In the model, a pacemaker is used to reproduce the arrhythmia phenotype. A mutation in the ryanodine channel can cause arrhythmia in people, but there may be a two-way cause and effect. The arrhythmia may be causing secondary problems that cannot be fixed by correcting the irregular rhythm. Samso and her colleagues have observed that the arrhythmia can alter the cellular structure surrounding the ryanodine receptor channel.

“It’s like a leak in the basement, and then you get mold,” she says. “You can fix the leak, but that doesn’t help clean up the mold.” The team wants to learn how to correct the problems the arrhythmia created.

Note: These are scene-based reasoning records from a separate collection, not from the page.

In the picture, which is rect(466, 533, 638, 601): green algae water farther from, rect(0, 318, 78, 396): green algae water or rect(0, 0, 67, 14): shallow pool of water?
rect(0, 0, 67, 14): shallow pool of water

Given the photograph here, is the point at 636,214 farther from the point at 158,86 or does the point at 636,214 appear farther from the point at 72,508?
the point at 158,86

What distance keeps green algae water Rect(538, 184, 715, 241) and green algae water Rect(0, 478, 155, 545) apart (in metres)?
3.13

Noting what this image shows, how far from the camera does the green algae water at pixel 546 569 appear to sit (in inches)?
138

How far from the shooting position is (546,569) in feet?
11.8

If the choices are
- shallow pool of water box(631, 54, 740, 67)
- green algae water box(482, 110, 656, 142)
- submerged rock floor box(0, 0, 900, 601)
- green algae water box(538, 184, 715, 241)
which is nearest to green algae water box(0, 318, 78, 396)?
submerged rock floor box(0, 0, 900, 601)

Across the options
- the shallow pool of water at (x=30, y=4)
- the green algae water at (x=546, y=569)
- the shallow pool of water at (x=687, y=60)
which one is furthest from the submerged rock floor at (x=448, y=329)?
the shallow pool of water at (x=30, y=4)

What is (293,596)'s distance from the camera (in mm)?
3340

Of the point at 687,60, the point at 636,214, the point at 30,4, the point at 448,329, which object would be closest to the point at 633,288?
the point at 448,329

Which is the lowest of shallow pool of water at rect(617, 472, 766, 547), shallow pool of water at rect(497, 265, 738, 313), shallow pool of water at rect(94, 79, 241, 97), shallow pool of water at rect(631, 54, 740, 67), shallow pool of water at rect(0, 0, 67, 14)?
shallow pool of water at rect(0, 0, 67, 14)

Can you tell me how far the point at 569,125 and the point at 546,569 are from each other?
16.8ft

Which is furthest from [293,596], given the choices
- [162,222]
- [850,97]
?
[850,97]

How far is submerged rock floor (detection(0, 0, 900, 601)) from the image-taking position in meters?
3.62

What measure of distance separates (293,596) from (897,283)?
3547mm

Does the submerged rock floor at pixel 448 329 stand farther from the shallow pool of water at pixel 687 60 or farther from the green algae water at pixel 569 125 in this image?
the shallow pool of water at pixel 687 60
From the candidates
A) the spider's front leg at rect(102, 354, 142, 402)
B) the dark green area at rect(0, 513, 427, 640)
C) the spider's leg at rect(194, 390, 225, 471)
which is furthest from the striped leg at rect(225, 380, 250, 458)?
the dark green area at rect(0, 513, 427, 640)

“We know the macro problem,” she says. “We don’t know the consequences beyond the arrhythmia. The calcium reservoir has to be full to release correctly. What happens if the channel opens too soon? There’s less calcium, and it may make the heart beat a bit weaker. Or, depending on the timing, it could be too full, release too much, and create a beat out of time.”

Out of the lab, Samso enjoys the freedom her own ryanodine receptors provide, hiking and kayaking in the Adirondacks, trekking in the Himalayas, and paddling on multi-day trips in Wales and Scotland. And she returns to Catalonia to hike the Pyrenees and visit family living near her mountain namesake.